• **EXERCISE TASK A**
Reproduce the notated music entries below word for word, omitting the pictures.

1. Field of the Invention
This invention relates generally to a transmitter architecture. More particularly, the invention relates to variable gain amplifier systems and methods.
2. Related Art
A variable gain amplifier (VGA) is a device having a control input that can vary the gain of the device. VGAs are employed in many handheld, telephone-like communication handsets, also referred to as portable transceivers. The VGA controls gain in portable transceivers. There is a need to have accurate control over the amount of gain provided by the VGA. This is especially true for systems that do not have automatic gain adjustment to compensate for variations in a manufacturing process, ambient temperature, and/or voltage supply, or systems that have a feedback loop with a VGA in the feedback path, such as in a polar loop transmitter architecture (e.g., a transmitting architecture that conveys both phase and amplitude information during transmission).
For feedback loops with one or more VGAs in the feedback path, there are typically one or more additional VGAs in the feedforward path. For example, there may be one or more stages of VGAs implemented at baseband (BB), and one or more VGAs implemented at an intermediate frequency (IF). The IF VGA has a gain variation in a direction opposite that of the BB VGA to attempt to maintain the loop gain relatively constant. Otherwise the system will be unstable.
Two basic approaches to VGA design, or generally, design of systems using VGAs, include signal summing-VGAs (e.g., a particular topology for a VGA that sums two different current paths with two different gains) and soft-switching degeneration (e.g., the degeneration being degeneration elements comprising parallel configured, variable resistance at the emitter terminals of an amplifier, and the soft-switching including controlling the variable resistance using control voltage circuitry that operates over a continuum range of voltage values (analog) as opposed to discrete (digital) control voltage values, both of which are discussed in the following IEEE publications that are herein incorporated by reference: “A low power low noise accurate linear-in-dB variable gain amplifier with 500 MHz bandwidth,” S. Otaka, et al., IEEE J. Solid State Circuits, pp. 1942-1947, December 2000, and “Adaptive analog IF signal processor for a wide band CMOS wireless receiver,” F. Behbahani et al., IEEE J. Solid State Circuits, pp. 1205-1217, August 2001.

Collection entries
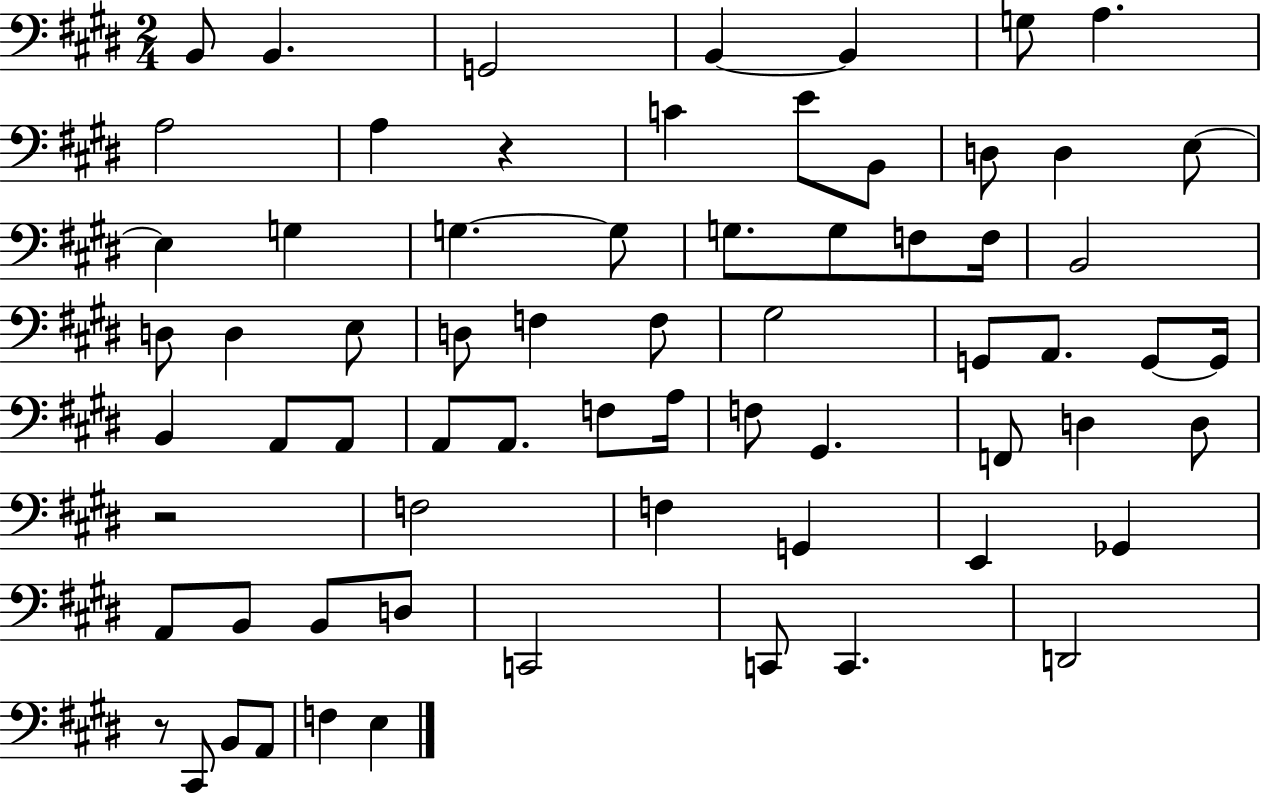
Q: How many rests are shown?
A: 3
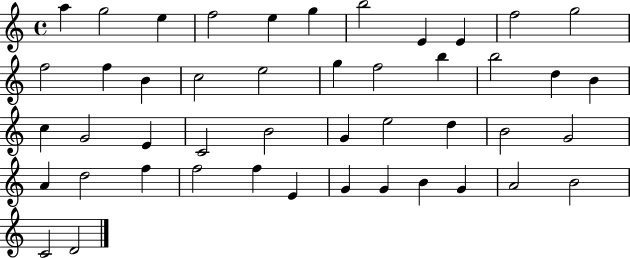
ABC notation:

X:1
T:Untitled
M:4/4
L:1/4
K:C
a g2 e f2 e g b2 E E f2 g2 f2 f B c2 e2 g f2 b b2 d B c G2 E C2 B2 G e2 d B2 G2 A d2 f f2 f E G G B G A2 B2 C2 D2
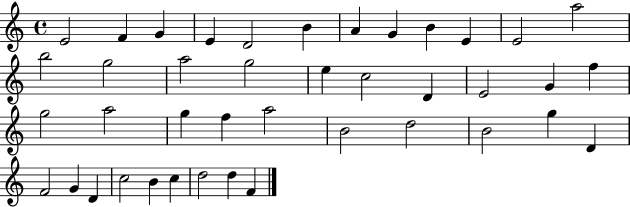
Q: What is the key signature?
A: C major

• **EXERCISE TASK B**
Continue the passage on variable gain amplifiers from the point where it stops.

• **FINAL ANSWER A**
Q: How many rests are shown?
A: 3
ABC notation:

X:1
T:Untitled
M:4/4
L:1/4
K:C
a g2 e f2 e g b2 E E f2 g2 f2 f B c2 e2 g f2 b b2 d B c G2 E C2 B2 G e2 d B2 G2 A d2 f f2 f E G G B G A2 B2 C2 D2
Q: What is the key signature?
A: C major

• **FINAL ANSWER B**
In the first approach (i.e., in the bulletin by S. Otaka et al.), there is a trade-off between linearity and noise mainly because the degeneration does not change with gain. In the second approach, the degeneration effected by a soft-switching degeneration configuration changes with gain (e.g., for large signals, the degeneration is large, and for small signals the degeneration is small), which facilitates achieving both linearity with respect to the input signal and low noise. However, there is gain variation (e.g., gain is not constant) over supply voltage, temperature, and manufacturing process variations. Furthermore, it is difficult to match two cascaded VGAs (e.g., VGAs disposed in the same circuit loop, with or without intervening components located between each VGA) to cancel out their gain variation.
FIGS. 1A-3 are schematic and block diagrams that provide an overview of VGA systems in a polar loop transmitter architecture that highlights some of the problems experienced in conventional VGA systems. In a typical portable transceiver device, the gain of an IF VGA is adjusted to control the output power of a power amplifier (in a manner as described below), and a BB VGA is typically used to compensate for the gain changes of the IF VGA. This combination of IF VGA and BB VGA is implemented to attempt to provide constant gain (and thus feedback loop stability) and to also avoid spectral regrowth. Note that spectral regrowth is not allowed in certain standards in wireless communications.
FIG. 1A is a simplified block diagram of a partial polar loop system 100 carrying amplitude information. Although single lines are shown as connections to the various components, it would be understood to those having ordinary skill in the art that the connections can include differential inputs. Such a partial polar loop system 100 can be part of a transmitter portion of a portable transceiver. As shown, the partial polar loop system 100 includes an error amplifier 102, a BB VGA 104, a power amplifier (PA) 106, an IF mixer 108, and an IF VGA 110. The error amplifier 102 receives a voltage, Vref, at node 112. Vref comprises varying amplitude information received from a modulator, such as an In-Phase-Quadrature (I/Q) modulator (not shown), and other processing components to be described below. The error amplifier 102 also receives a voltage, Vfb, over connection 122 from the IF VGA 110. The error amplifier 102 subtracts Vfb from Vref and provides the resulting signal (with or without gain) to the BB VGA 104 over connection 114. The output of the BB VGA 104 is input to the PA 106 over connection 116, which generates an output Vout at node 118. Vout of the PA 106 can be fed back to the IF mixer 108. The IF signal output over connection 120 is input to the IF VGA 110, which outputs a signal over connection 122 back to the error amplifier 102 to close the loop.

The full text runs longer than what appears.